Under the New Jersey program, a medical review officer will get the results of an athlete's test first to see whether there is a medical reason for the student to test positive for a banned substance. A two-member committee will be created to hear student appeals, Baly said.
"If they continue to appeal, it can go up to the commission and the courts," he added.
Mangat said the ACLU had not yet decided if it would take legal action to stop the enforcement of the program. In addition to potential legal problems with the policy, Mangat also pointed out financial concerns.
"These tests are pretty expensive, anywhere from $100 to $200," Mangat said. "In an era of diminished state resources for education funding, we really have to ask ourselves if this is the best use for taxpayer dollars,"
State Sen.
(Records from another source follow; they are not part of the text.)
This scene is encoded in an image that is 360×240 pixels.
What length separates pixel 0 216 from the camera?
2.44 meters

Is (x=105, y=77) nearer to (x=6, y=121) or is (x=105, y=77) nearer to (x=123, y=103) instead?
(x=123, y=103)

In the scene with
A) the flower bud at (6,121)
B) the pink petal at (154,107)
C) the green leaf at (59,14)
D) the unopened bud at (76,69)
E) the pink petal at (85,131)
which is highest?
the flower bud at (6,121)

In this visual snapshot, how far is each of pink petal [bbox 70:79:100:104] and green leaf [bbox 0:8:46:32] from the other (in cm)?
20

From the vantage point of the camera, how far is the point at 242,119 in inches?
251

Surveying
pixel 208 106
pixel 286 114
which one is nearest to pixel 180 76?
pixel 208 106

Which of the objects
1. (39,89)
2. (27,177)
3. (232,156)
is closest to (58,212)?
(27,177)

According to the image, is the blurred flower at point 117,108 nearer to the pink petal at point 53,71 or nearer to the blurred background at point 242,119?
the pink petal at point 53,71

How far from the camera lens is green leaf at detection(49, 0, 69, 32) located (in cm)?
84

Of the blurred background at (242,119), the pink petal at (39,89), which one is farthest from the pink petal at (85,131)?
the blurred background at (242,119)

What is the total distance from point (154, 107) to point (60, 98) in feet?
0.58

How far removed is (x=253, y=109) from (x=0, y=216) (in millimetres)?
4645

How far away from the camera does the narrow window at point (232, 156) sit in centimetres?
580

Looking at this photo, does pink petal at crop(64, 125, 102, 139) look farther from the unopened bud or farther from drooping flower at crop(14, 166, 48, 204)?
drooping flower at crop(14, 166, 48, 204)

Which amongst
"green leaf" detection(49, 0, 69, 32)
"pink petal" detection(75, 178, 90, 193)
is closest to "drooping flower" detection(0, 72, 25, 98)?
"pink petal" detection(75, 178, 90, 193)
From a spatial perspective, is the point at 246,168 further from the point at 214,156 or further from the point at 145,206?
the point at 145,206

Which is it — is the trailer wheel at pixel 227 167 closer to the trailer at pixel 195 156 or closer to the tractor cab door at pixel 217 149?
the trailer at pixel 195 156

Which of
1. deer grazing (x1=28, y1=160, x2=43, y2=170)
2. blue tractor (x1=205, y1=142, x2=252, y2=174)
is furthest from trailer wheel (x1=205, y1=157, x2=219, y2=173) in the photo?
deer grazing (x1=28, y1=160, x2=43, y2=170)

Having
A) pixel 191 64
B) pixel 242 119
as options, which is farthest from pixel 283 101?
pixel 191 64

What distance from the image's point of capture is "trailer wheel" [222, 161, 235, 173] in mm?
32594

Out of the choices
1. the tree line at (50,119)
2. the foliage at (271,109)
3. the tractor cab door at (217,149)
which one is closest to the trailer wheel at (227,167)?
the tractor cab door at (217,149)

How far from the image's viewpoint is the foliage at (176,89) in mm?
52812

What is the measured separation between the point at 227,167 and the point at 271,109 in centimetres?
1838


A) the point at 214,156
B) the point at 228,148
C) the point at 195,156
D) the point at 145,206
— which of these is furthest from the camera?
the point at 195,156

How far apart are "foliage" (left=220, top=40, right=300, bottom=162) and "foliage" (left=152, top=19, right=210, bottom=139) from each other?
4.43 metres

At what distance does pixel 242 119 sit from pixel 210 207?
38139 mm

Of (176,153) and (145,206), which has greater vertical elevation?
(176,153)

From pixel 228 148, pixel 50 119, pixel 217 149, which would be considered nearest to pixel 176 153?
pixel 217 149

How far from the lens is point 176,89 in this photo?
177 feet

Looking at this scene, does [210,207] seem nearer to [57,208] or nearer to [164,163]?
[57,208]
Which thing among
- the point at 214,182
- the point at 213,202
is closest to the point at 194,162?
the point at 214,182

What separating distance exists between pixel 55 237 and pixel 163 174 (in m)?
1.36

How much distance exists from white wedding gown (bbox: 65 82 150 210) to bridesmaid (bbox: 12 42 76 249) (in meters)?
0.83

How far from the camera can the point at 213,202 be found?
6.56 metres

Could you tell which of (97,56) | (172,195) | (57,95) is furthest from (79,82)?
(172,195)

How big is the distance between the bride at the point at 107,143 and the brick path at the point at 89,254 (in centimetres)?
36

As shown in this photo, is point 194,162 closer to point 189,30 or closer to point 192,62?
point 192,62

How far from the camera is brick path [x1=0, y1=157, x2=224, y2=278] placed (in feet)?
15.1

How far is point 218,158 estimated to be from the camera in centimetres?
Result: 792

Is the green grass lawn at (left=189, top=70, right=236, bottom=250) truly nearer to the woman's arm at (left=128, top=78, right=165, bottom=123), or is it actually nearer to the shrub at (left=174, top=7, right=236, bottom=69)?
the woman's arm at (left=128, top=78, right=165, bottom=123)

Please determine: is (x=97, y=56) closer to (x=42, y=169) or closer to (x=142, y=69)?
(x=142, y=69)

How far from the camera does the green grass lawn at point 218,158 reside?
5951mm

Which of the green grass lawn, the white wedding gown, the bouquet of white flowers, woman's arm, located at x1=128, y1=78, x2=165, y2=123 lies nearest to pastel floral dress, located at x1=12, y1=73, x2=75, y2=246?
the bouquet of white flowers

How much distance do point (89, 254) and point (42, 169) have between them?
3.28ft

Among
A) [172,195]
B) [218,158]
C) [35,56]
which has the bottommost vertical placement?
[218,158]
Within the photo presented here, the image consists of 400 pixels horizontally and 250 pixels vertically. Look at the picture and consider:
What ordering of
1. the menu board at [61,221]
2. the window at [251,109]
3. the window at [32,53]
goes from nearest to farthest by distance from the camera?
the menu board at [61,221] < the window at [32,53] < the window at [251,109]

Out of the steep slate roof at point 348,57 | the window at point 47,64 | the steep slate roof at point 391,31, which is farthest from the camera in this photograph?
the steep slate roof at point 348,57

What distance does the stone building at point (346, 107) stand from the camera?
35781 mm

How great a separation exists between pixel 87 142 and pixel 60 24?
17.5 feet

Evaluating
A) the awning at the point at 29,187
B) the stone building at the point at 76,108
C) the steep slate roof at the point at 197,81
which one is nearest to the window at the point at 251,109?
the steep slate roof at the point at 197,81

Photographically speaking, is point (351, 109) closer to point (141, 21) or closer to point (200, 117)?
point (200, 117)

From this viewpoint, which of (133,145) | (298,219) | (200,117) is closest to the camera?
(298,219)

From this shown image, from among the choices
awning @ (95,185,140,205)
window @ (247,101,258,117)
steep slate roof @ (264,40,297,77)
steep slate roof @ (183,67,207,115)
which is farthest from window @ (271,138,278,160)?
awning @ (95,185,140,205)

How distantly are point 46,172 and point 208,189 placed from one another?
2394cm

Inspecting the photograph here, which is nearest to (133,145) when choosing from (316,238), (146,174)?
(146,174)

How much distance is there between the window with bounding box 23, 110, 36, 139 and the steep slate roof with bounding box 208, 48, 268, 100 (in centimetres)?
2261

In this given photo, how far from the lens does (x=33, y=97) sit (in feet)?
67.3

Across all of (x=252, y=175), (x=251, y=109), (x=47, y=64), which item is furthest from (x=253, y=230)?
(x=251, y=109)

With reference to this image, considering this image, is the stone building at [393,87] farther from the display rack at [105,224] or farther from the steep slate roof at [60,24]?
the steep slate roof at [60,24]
Richard J. Codey ordered the New Jersey association to develop a steroid-testing policy in December in his final days as acting governor.
He said the state would provide $50,000 to help cover the cost of testing, which the state athletic association would match.
Switalski proposed paying for the tests in Michigan with a $1 surcharge on admission to state tournament games.
"Baseball owners and commissioners turned a blind eye to it for over a decade and they've let that curse of steroids grow like a cancer in the sport," he said. "We should take that as a lesson. If we don't police it, we're telling our kids that cheating is OK, that illegal drugs are good, that winning trumps fair play, and we don't have the guts to enforce the rules because we don't want to rock the vote."